- Opening Delimiter -

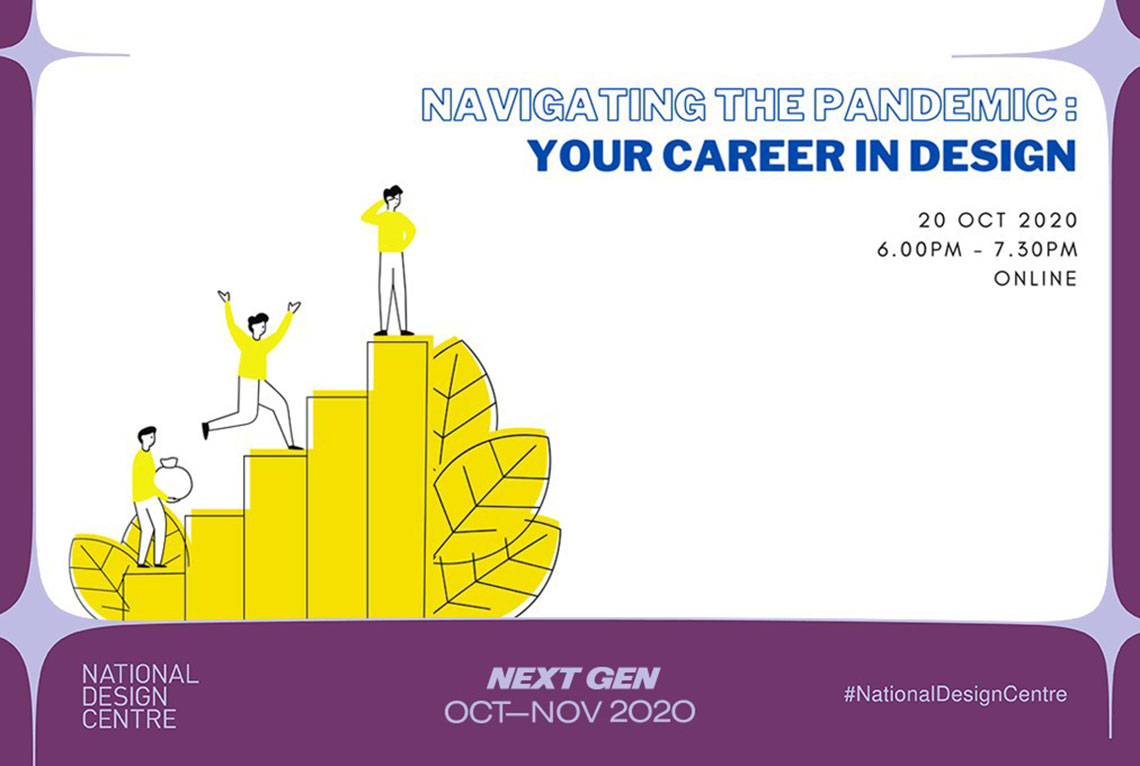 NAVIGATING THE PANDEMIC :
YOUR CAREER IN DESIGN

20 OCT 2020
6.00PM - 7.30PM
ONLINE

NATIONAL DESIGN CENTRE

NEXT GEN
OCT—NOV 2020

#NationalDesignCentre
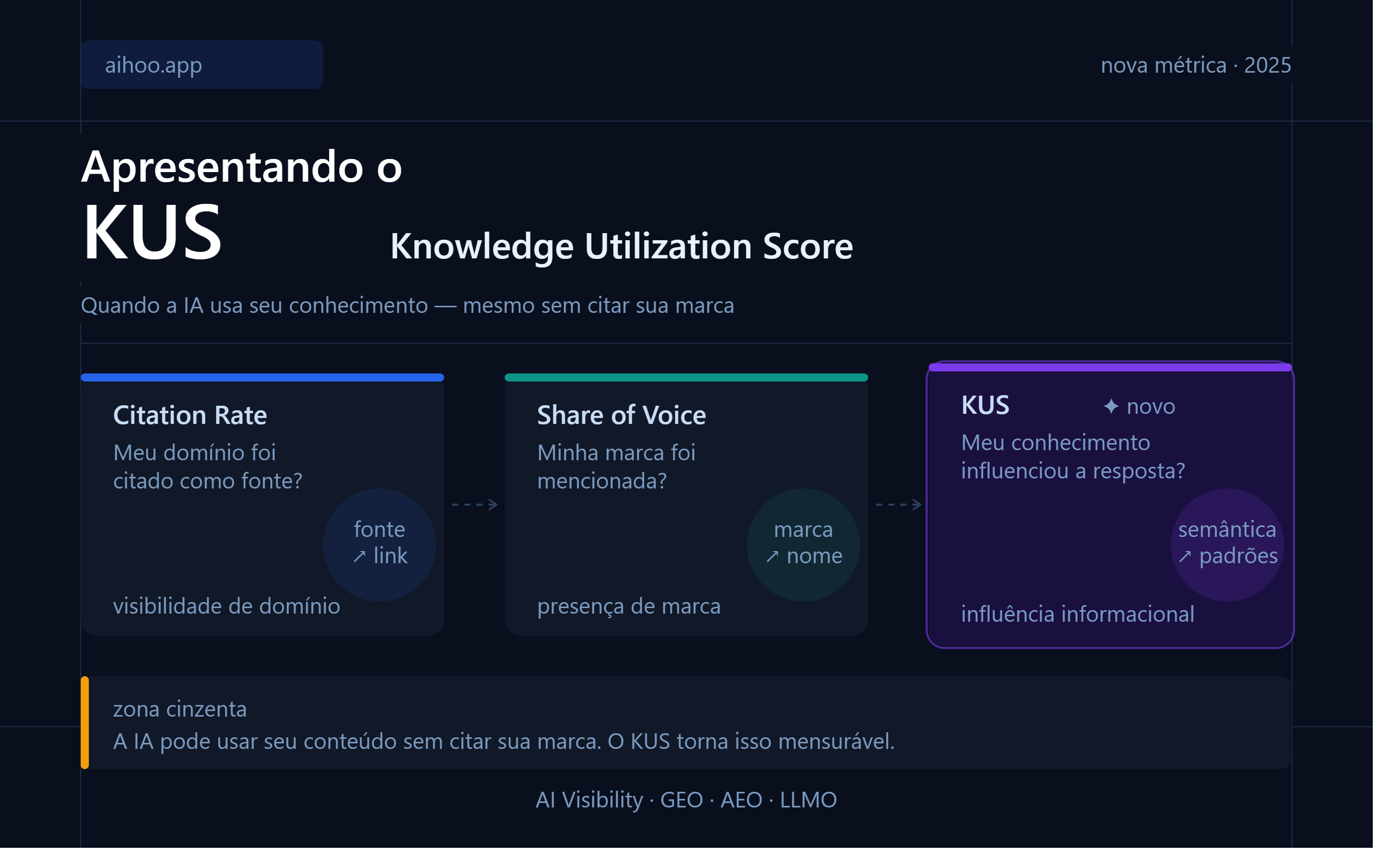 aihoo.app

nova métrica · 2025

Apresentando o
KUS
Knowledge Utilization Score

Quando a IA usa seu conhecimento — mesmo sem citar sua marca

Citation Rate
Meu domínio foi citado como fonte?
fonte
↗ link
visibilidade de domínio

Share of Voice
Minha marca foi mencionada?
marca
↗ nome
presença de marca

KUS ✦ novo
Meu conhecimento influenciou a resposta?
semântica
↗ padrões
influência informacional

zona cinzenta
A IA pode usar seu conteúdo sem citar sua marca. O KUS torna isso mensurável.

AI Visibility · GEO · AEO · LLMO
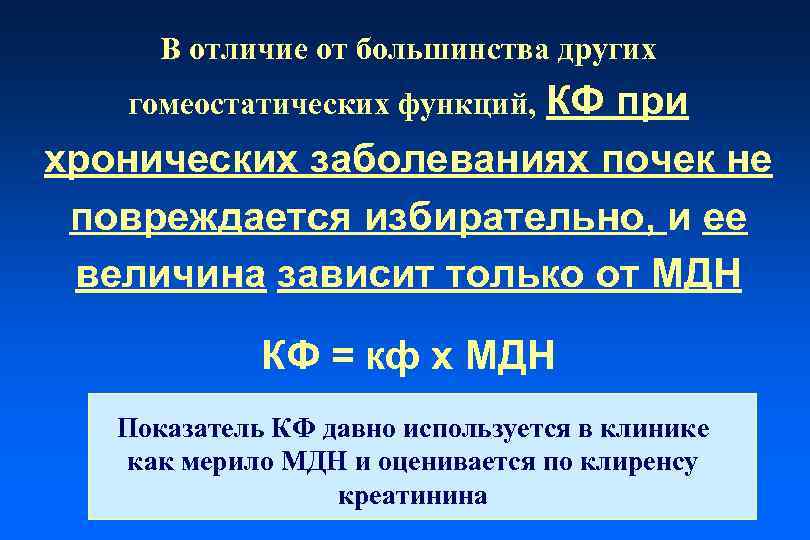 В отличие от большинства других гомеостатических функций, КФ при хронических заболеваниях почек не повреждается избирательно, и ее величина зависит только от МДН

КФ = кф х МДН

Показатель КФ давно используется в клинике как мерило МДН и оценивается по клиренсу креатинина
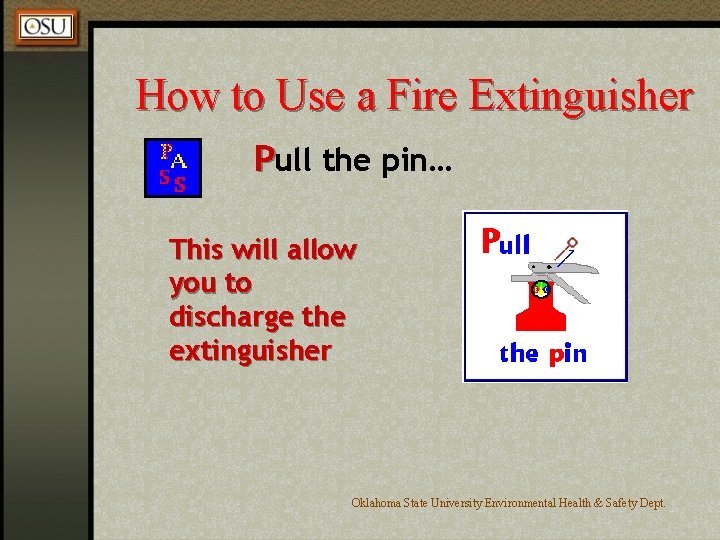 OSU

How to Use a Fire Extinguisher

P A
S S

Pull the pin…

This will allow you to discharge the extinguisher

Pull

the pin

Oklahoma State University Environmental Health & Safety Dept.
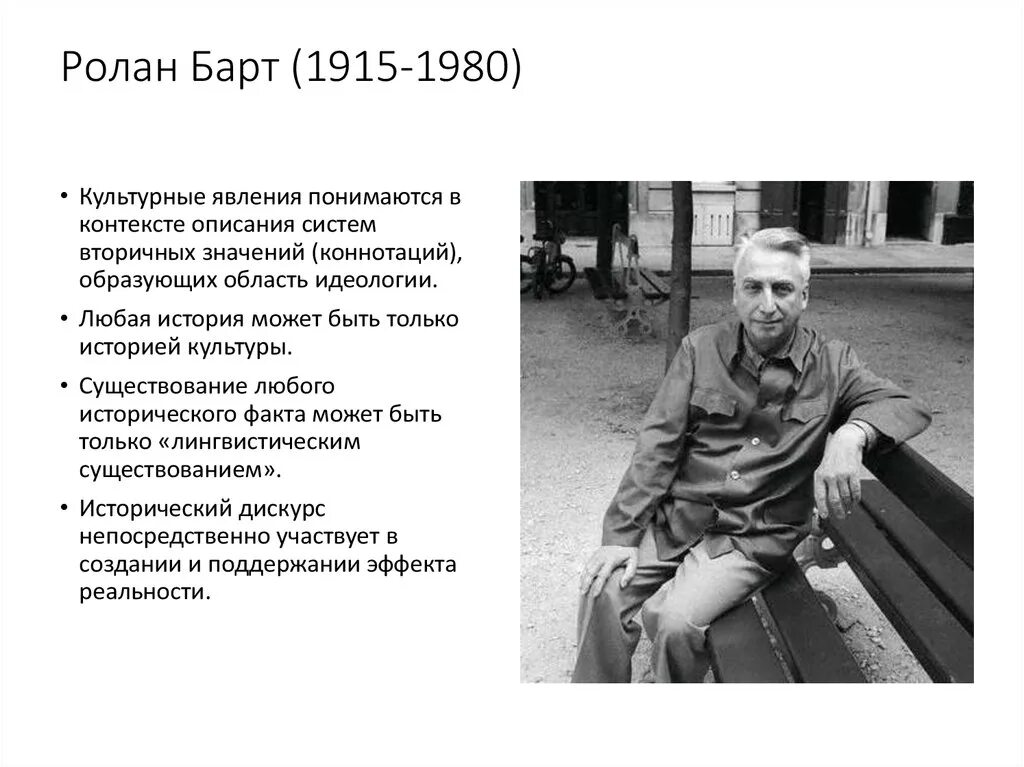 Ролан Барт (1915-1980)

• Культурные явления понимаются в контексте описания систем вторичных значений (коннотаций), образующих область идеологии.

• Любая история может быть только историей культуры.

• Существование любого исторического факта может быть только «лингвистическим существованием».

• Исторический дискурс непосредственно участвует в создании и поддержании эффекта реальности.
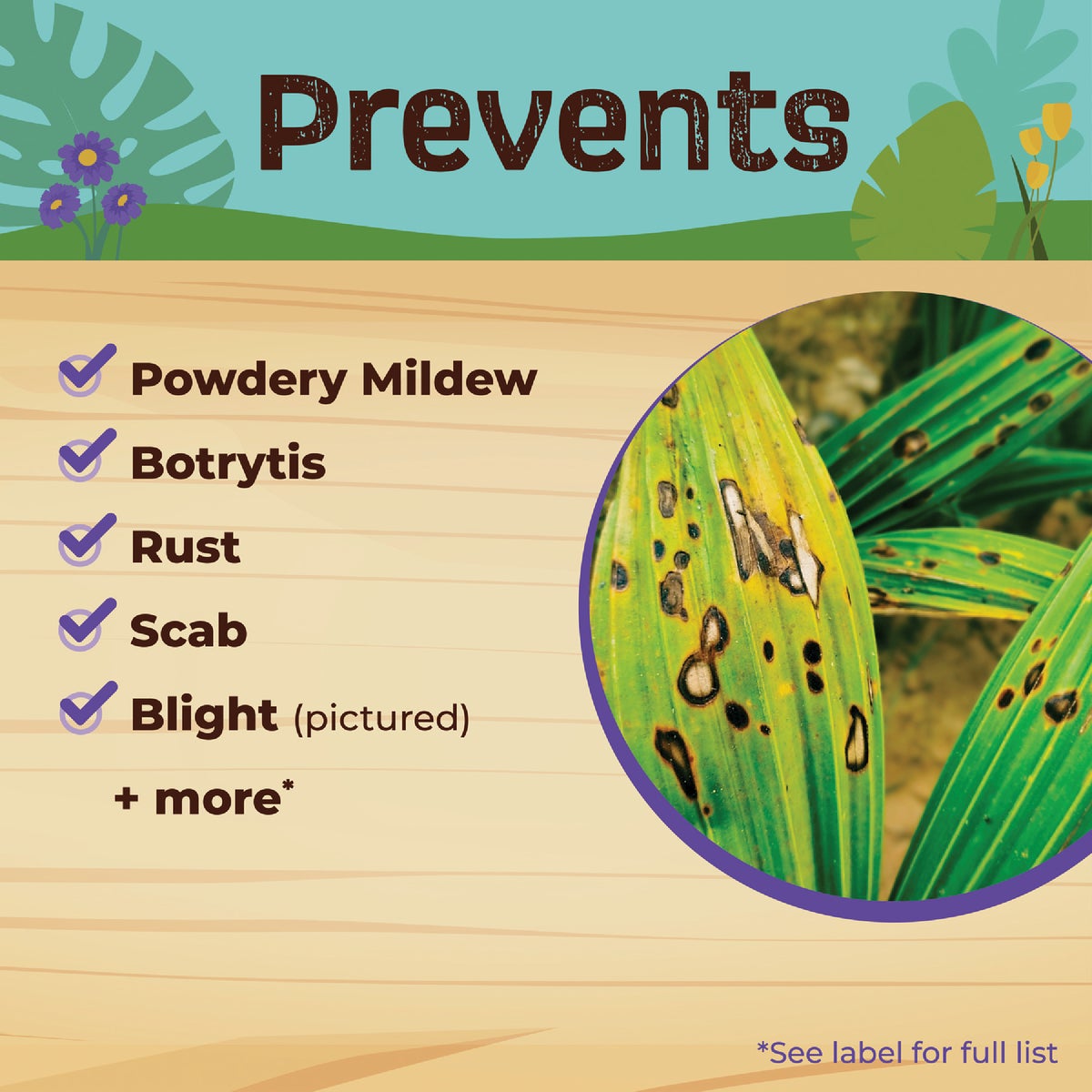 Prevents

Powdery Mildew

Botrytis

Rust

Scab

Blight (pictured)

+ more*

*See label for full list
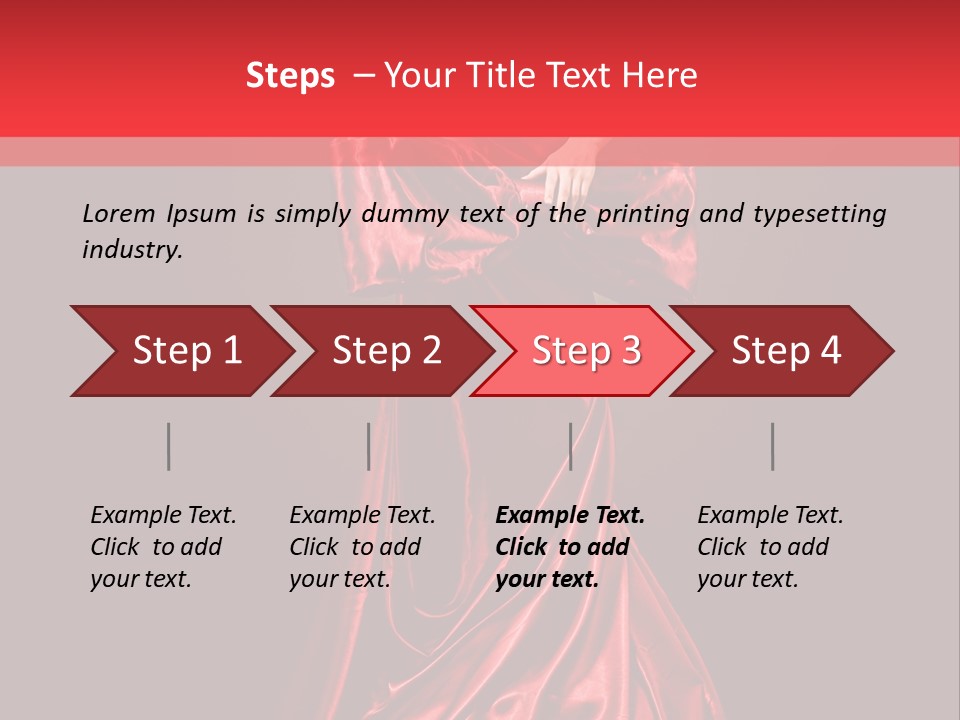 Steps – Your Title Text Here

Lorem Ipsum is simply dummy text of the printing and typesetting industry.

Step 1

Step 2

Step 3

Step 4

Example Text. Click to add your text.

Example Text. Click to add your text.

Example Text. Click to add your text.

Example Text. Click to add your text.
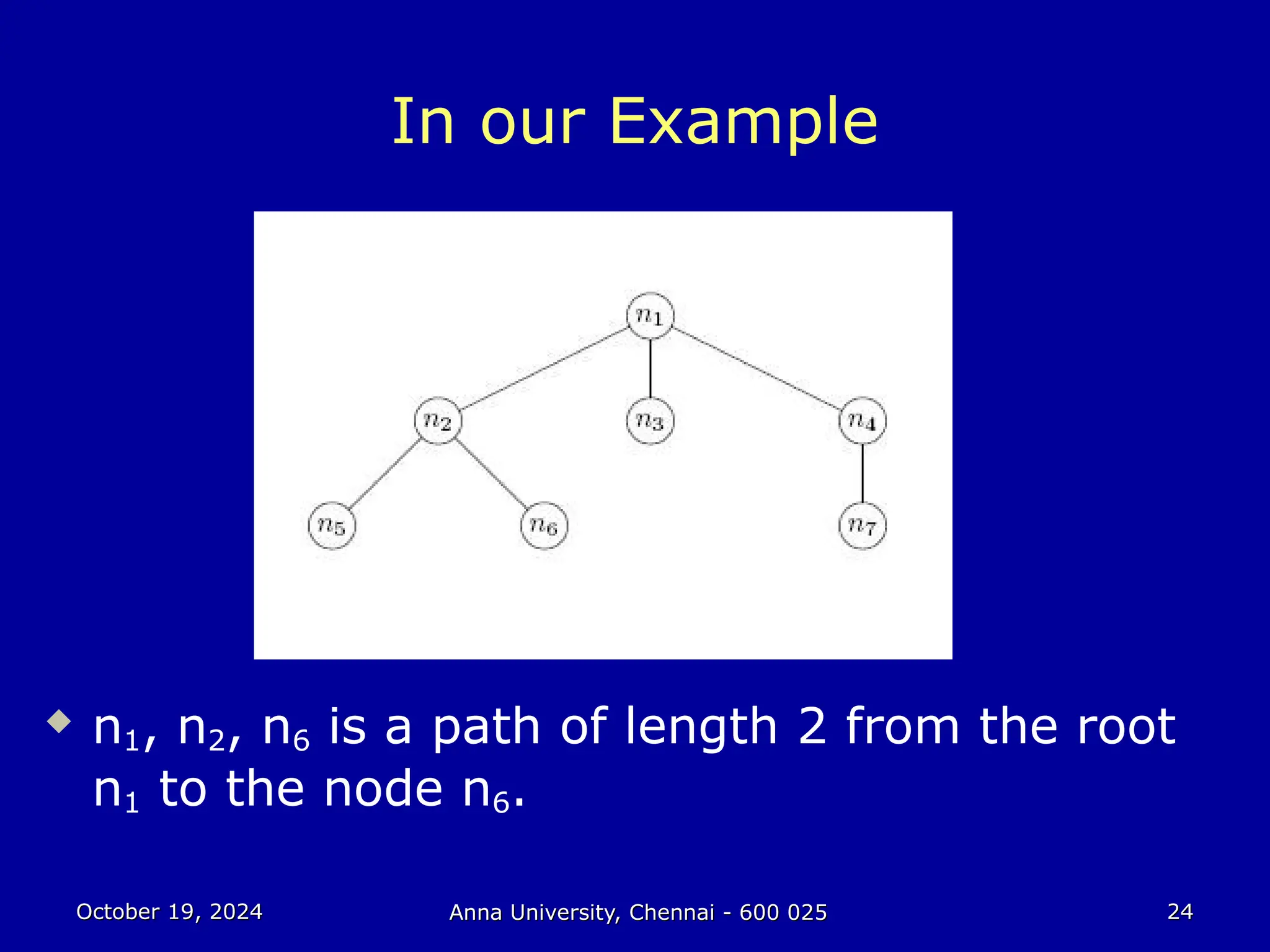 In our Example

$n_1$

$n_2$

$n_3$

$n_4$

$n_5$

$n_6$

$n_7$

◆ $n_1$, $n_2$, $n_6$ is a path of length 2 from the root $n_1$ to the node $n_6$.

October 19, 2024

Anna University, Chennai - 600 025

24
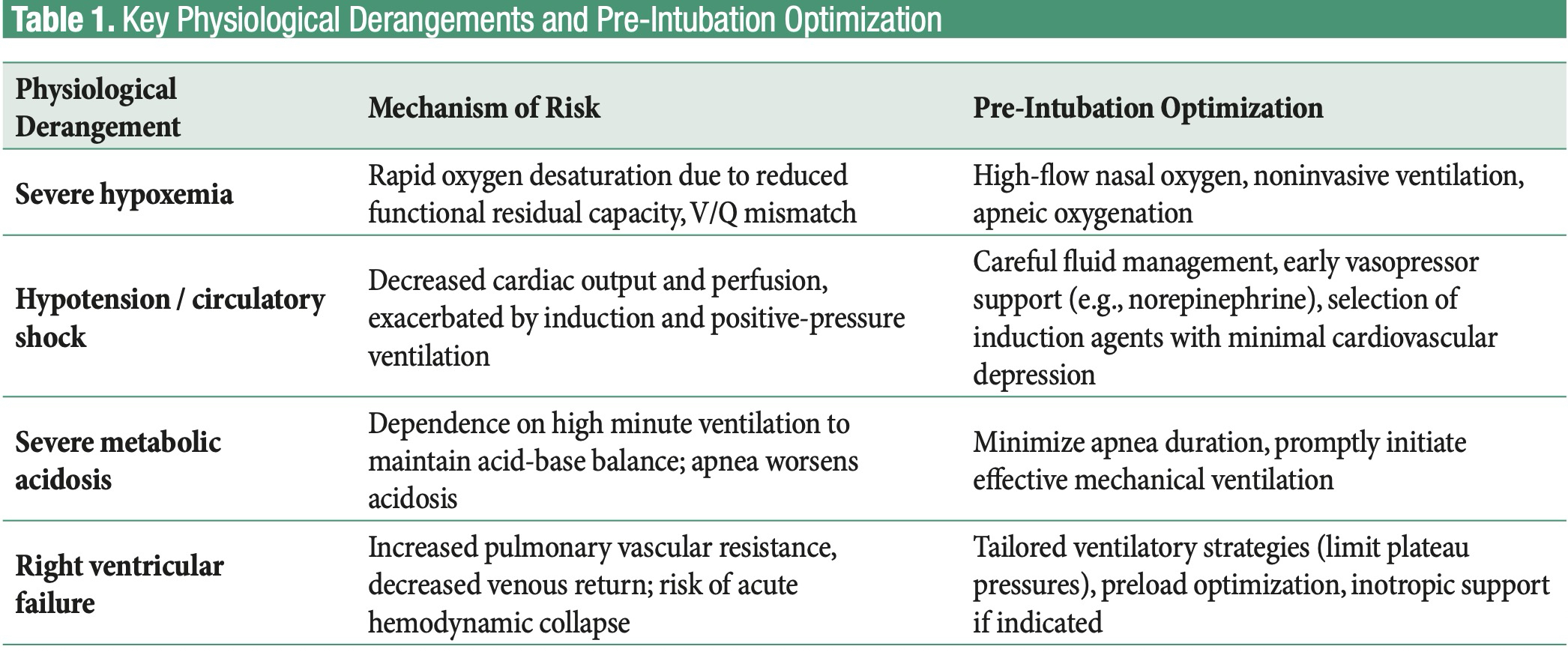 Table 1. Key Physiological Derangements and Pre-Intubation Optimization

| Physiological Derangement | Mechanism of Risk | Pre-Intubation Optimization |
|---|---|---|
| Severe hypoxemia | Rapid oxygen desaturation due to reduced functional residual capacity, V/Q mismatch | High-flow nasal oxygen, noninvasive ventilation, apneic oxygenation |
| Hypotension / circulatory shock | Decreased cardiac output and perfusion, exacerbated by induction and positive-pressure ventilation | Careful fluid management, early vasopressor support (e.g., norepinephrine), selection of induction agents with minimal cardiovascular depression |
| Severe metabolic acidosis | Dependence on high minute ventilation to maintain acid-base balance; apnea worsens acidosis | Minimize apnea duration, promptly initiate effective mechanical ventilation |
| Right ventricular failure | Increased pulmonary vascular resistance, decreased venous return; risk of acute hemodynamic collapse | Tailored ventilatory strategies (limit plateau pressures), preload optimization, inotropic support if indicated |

- Closing Delimiter -

For this exercise, reproduce exactly the lines of the records above from the one with "A IA pode usar" up to and including the one with "Table 1. Key", without pictures.

- _RESPONSE TO THE EXERCISE_
A IA pode usar seu conteúdo sem citar sua marca. O KUS torna isso mensurável.

AI Visibility · GEO · AEO · LLMO
 В отличие от большинства других гомеостатических функций, КФ при хронических заболеваниях почек не повреждается избирательно, и ее величина зависит только от МДН

КФ = кф х МДН

Показатель КФ давно используется в клинике как мерило МДН и оценивается по клиренсу креатинина
 OSU

How to Use a Fire Extinguisher

P A
S S

Pull the pin…

This will allow you to discharge the extinguisher

Pull

the pin

Oklahoma State University Environmental Health & Safety Dept.
 Ролан Барт (1915-1980)

• Культурные явления понимаются в контексте описания систем вторичных значений (коннотаций), образующих область идеологии.

• Любая история может быть только историей культуры.

• Существование любого исторического факта может быть только «лингвистическим существованием».

• Исторический дискурс непосредственно участвует в создании и поддержании эффекта реальности.
 Prevents

Powdery Mildew

Botrytis

Rust

Scab

Blight (pictured)

+ more*

*See label for full list
 Steps – Your Title Text Here

Lorem Ipsum is simply dummy text of the printing and typesetting industry.

Step 1

Step 2

Step 3

Step 4

Example Text. Click to add your text.

Example Text. Click to add your text.

Example Text. Click to add your text.

Example Text. Click to add your text.
 In our Example

$n_1$

$n_2$

$n_3$

$n_4$

$n_5$

$n_6$

$n_7$

◆ $n_1$, $n_2$, $n_6$ is a path of length 2 from the root $n_1$ to the node $n_6$.

October 19, 2024

Anna University, Chennai - 600 025

24
 Table 1. Key Physiological Derangements and Pre-Intubation Optimization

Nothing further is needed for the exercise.